Chansons populaires de la Basse-Bretagne/Comme un batelet sur l’étang
— Et bonjour à vous, ma gente maîtresse,
Votre cœur va-t-il à merveille ?
— Mon cœur à moi se trouve satisfait,
Si le vôtre l’est aussi, jeune homme.
— Ma maîtresse, quand je passe devers voire jardin,
Je sens l’odeur des plantes fines,
L’odeur du thym et de la violette ;
Ma maîtresse, donnez-moi un bouquet.
— Je vous donnerai, en guise de bouquet,
Un chapelet aux grains dorés ;
Un chapelet aux grains de corail,
Mon serviteur, que vous trouverez pour prier.
— Dis-moi donc, ma maîtresse,
Quand à la mairie nous irons ensemble ?
— Je ne me marierai pas, cette année-ci,
Ni l’année prochaine, je ne le ferai pas non plus ;
Ni l’année prochaine, ni oncques jamais,
Car je me ferai religieuse.
J’aime mieux aller au couvent,
Que, dans ce monde, avoir tourment.
Là, j’aurai ma liberté ;
Avec vous, je n’aurai que tourment, toute ma vie
— Je vous le promets, ma maîtresse,
Pour avec moi vous n’aurez pas à souffrir.
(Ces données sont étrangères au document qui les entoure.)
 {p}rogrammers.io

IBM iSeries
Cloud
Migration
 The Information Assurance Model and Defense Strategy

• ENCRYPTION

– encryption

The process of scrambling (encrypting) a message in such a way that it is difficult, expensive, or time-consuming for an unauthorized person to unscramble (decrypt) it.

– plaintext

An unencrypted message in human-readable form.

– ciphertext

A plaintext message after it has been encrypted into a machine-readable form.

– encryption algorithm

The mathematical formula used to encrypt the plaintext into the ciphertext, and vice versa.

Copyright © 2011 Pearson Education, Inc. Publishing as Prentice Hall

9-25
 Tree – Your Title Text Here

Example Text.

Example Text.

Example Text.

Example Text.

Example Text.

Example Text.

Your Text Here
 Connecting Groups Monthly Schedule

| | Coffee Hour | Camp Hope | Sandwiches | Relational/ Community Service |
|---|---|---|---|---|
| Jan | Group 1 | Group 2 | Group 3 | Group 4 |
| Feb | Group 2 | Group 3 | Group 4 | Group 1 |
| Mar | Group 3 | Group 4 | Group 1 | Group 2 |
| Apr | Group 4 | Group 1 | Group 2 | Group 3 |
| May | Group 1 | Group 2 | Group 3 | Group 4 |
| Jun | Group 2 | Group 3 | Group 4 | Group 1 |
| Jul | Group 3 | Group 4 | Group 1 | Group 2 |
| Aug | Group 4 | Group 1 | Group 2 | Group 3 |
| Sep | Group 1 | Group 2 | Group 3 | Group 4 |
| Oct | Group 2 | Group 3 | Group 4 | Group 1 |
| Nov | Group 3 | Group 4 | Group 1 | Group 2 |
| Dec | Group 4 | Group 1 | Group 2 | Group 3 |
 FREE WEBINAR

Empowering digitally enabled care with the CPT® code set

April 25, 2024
— La manie des hommes est d’affirmer
Qu’ils ne sont pas rudes pour leurs femmes ;
Mais quand ils sont mariés, établis en boutique,
Il en est qui sont exigeants ;
Alors, pleuvant coups de pieds, et giffles,
Et, souvent, caresses de fagot.
Comme un batelet sur l’étang,
Est le cœur de la jeune fille :
Le balelet est joyeux et gai,
Le cœur de la jeune fille l’est aussi.
Comme une barque sur la mer grande,
Est une femme avec son homme ;
La barque est en danger de perdre la vie,
Une fille avec un homme l’est aussi.